First-Principles Study of Structural, Electronic, Magnetic, and Thermodynamic Properties of Tetrataenite L10-FeNi Alloy

Abstract

Iron–nickel alloys have received substantial interest because of their exceptional properties and diverse applications in technology and industry. In order to investigate their possible applications, the current research explored the structural, electronic, magnetic, and thermodynamic characteristics of tetrataenite L\({{1}_{0}}\)-FeNi alloy through a first-principles approach. The computations were carried out utilizing the density functional theory’s full-potential linearized augmented plane wave. For the electronic exchange-correlation function, we employed the generalized gradient approximation (GGA) and GGA+U (Hubbard potential). The computed lattice parameter and bulk moduli for tetrataenite L\({{1}_{0}}\)-FeNi exhibit excellent accord with previously reported data. The formation energy was calculated to be –0.18 eV/f.u. which confirming the structural stability of tetrataenite.
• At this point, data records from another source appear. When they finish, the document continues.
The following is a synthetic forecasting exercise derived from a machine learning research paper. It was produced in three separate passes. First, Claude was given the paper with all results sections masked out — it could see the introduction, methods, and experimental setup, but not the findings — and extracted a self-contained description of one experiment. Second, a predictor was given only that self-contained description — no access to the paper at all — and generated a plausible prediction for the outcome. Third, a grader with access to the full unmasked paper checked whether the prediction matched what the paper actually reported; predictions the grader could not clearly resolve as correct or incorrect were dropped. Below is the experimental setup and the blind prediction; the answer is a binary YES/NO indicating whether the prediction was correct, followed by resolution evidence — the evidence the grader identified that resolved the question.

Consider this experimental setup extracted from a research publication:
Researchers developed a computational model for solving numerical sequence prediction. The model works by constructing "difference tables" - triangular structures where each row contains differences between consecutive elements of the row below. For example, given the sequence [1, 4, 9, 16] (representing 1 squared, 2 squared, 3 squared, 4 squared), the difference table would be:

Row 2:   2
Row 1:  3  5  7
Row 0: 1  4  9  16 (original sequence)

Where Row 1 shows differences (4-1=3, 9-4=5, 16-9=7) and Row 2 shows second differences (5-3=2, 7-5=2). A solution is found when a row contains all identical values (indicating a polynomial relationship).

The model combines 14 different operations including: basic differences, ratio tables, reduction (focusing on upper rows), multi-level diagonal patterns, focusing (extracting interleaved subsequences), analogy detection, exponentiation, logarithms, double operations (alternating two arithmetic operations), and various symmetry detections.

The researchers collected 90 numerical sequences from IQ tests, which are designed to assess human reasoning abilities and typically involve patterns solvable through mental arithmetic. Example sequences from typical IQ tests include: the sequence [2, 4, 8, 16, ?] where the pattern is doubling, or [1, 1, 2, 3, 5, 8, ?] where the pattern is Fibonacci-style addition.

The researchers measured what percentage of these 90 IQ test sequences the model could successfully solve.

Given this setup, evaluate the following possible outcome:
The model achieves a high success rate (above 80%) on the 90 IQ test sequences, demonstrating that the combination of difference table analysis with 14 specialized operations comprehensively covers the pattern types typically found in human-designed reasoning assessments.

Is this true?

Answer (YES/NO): YES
The electronic structure revealed that the 3d orbitals of Ni and Fe are major elemental states that contribute to the metallic characteristics of the body-centered tetragonal (bct) L\({{1}_{0}}\)-FeNi. Meanwhile, the thermodynamic characters are investigated using the quasi-harmonic Debye mode. The thermal expansion coefficient and the heat capacities are affected simultaneously by the pressure and temperature.